Steve Jobs would be appalled. Not only were most of the iPhone 15’s new features leaked long before the launch, but the phone has been plagued with problems. As much as the own-goal over its new sustainable fibre phone cover called FineWoven was an avoidable flop, so were the overheating problems and the mangled software to transfer data from older Apple devices.
Bloomberg’s peerless Apple watcher Mark Gurman is reporting that iPhone 15 Pro and Pro Max owners are “complaining that the new devices get too hot during use or while charging”.
This is “a potential setback for the company’s flagship product,” Gurman writes.
Gurman also reported that “all iPhone 15 models shipped with a bug that could render the device inoperable if users choose to transfer over their information directly from an old iPhone”. Ouch.
Jobs would be firing people at this point. The privacy-obsessive Apple founder would also be furious at these technical problems that could – and should – have been solved before launch.

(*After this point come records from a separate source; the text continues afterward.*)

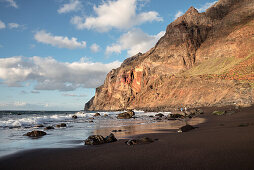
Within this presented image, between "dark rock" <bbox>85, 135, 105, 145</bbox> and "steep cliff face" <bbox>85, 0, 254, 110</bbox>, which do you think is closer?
"dark rock" <bbox>85, 135, 105, 145</bbox>

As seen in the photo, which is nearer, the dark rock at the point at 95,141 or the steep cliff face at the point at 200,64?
the dark rock at the point at 95,141

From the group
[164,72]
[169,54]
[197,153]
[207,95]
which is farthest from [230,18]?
[197,153]

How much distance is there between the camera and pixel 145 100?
86375 mm

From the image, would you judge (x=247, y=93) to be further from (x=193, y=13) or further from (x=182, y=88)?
(x=193, y=13)

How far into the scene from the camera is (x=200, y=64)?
68.9 metres

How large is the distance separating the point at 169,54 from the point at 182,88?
76.9 ft

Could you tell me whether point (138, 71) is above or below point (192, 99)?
above

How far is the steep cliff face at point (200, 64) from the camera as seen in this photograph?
49.1 m

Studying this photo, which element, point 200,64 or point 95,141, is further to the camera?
point 200,64

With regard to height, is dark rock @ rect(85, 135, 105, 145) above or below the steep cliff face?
below

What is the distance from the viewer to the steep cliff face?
161 ft

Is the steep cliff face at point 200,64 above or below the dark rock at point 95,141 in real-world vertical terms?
above

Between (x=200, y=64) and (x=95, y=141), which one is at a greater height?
(x=200, y=64)

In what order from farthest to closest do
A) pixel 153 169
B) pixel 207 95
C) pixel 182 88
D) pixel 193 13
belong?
1. pixel 193 13
2. pixel 182 88
3. pixel 207 95
4. pixel 153 169
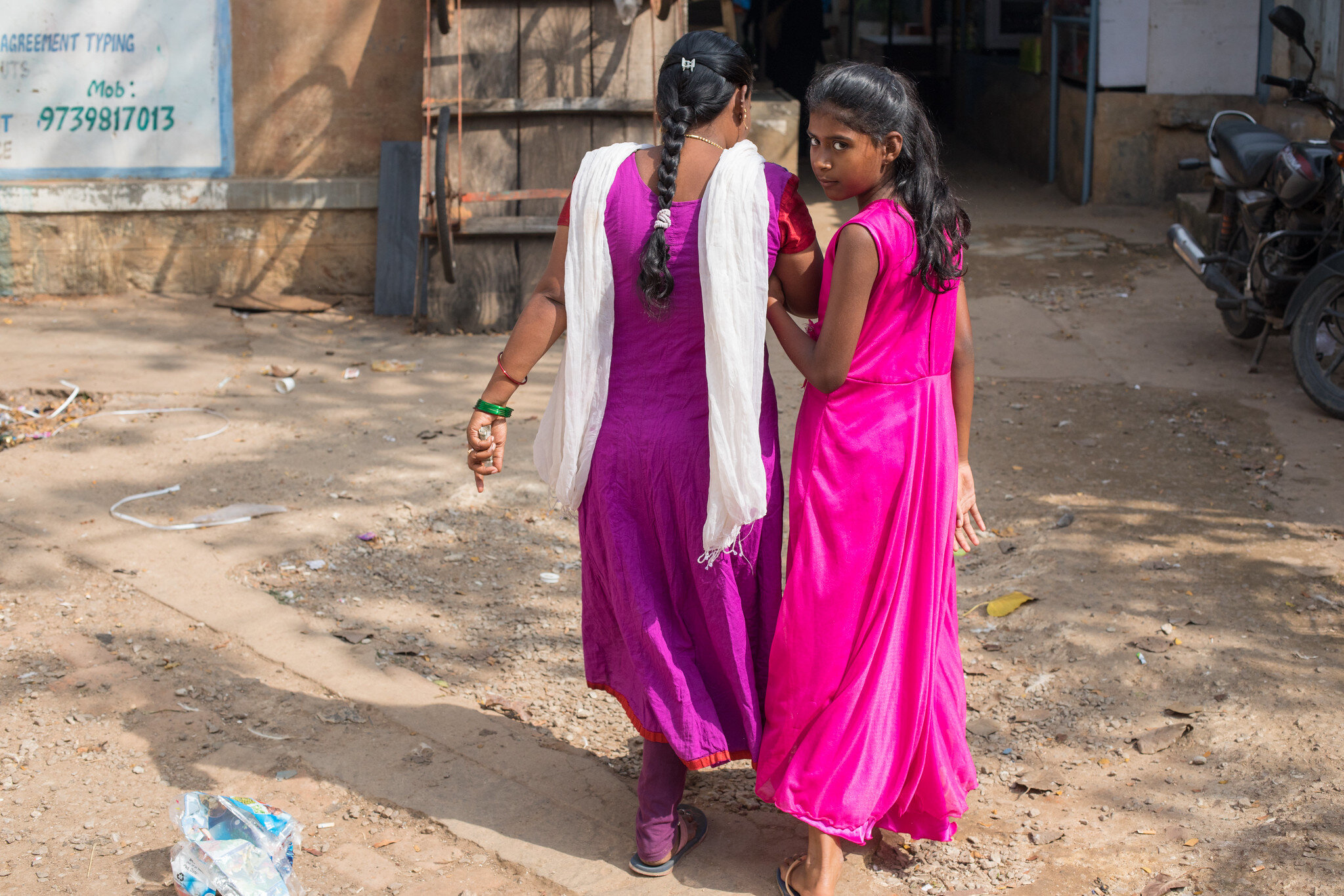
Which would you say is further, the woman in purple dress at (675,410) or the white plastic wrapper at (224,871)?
the white plastic wrapper at (224,871)

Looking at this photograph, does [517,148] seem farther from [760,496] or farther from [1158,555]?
[760,496]

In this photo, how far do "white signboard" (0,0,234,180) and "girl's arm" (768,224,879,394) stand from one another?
552 centimetres

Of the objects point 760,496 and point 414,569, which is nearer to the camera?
point 760,496

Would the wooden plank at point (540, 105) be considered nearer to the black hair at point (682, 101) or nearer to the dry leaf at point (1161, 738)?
the black hair at point (682, 101)

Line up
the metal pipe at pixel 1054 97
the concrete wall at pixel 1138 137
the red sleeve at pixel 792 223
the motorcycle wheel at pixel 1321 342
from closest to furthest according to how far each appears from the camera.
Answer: the red sleeve at pixel 792 223 → the motorcycle wheel at pixel 1321 342 → the concrete wall at pixel 1138 137 → the metal pipe at pixel 1054 97

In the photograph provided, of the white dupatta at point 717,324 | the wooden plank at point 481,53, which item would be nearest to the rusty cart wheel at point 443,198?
the wooden plank at point 481,53

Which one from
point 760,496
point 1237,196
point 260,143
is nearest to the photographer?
point 760,496

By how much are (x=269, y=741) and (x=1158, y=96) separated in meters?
8.23

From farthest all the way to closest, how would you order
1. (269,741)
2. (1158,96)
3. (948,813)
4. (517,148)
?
(1158,96) < (517,148) < (269,741) < (948,813)

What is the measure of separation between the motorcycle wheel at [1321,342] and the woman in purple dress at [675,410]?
3640 millimetres

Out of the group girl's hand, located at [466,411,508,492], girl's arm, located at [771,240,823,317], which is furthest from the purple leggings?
girl's arm, located at [771,240,823,317]

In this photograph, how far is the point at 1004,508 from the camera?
426 centimetres

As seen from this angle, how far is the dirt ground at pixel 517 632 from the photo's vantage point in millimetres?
2504

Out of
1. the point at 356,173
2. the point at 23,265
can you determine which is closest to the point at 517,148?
the point at 356,173
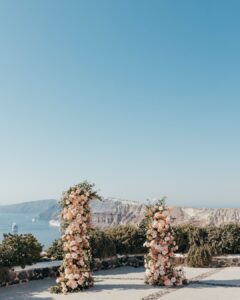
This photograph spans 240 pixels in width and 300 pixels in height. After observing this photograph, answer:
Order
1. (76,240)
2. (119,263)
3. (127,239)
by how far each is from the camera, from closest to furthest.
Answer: (76,240), (119,263), (127,239)

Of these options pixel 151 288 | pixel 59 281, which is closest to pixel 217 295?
pixel 151 288

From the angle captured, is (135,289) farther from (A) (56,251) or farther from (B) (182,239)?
(B) (182,239)

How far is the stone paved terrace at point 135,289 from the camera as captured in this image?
11.5 m

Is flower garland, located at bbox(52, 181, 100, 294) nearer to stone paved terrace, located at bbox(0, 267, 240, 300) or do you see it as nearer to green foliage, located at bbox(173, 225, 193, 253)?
stone paved terrace, located at bbox(0, 267, 240, 300)

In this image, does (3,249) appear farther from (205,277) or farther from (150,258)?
(205,277)

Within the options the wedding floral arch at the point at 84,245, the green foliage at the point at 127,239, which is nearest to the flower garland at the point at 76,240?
the wedding floral arch at the point at 84,245

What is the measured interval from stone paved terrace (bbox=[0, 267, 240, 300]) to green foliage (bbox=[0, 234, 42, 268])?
0.77 meters

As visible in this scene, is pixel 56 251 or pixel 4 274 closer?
pixel 4 274

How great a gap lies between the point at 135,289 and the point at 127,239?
6.04 metres

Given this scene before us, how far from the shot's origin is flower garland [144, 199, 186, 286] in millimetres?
13004

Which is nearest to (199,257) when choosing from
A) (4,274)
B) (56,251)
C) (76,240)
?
(56,251)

Meanwhile, the larger iPhone 15 Pro Max with its fancy new titanium frame isn’t as sturdy as previous metal casings.
iPhones shouldn’t make that sound
“You’ve been watching me durability test smartphones for about 11 years now and most phones do not break,” he pointed out in the video that has been seen over nine million times (see here, from 7:15).

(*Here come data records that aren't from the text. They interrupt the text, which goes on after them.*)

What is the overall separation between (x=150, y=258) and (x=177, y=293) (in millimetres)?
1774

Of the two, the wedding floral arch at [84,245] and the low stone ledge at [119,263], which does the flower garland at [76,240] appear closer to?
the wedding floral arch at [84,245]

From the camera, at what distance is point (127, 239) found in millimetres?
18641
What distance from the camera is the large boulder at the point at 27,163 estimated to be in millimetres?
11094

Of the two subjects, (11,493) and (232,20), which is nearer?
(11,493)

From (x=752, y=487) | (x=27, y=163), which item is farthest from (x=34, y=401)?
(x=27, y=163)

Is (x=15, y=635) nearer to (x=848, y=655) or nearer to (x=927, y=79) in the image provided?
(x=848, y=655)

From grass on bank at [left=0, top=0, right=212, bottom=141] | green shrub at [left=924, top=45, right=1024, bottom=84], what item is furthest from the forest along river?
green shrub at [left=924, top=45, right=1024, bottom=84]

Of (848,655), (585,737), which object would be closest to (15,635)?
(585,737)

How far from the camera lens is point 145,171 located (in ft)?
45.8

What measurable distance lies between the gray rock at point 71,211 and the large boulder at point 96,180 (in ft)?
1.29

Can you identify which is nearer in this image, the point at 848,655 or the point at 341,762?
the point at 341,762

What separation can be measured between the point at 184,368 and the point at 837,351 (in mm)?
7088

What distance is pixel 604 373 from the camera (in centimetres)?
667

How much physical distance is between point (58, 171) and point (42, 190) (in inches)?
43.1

The iPhone 14 didn’t crack when he pushed it last year (see here, from 06:20).
Apple claims that the 15 Pro units feature the “aerospace‑grade titanium design, using the same alloy that spacecraft use for missions to Mars”.
Nothing like Apple’s trademark hyperbole…
Meanwhile, as right-to-repair website iFixit argues, the phone’s “great design [is] undermined by parts pairing”.
After swapping the front camera between two of the iPhone 15 Pro Max units iFixit bought, they discovered that it “results in complete failure. The cameras simply do not work.”
The organisation’s Kyle Wiens writes that “parts pairing in these models extends beyond mere mechanical compatibility, requiring authentication and pairing through Apple’s System Configuration tool, further limiting genuine replacements to Apple-blessed ones”.
This “substantially” impacts people’s ability to repair their gadgets themselves.
“Repair is hard enough without software obstacles thrown into the mix. We’ve spent over $10,000 on iPhones over the last few days and our technicians have been systematically testing components to determine which repairs are possible and which are not,” Wiens adds.
As Gurman points out: “The iPhone accounts for about half of Apple’s revenue, and new models are closely scrutinised for any potential flaws”.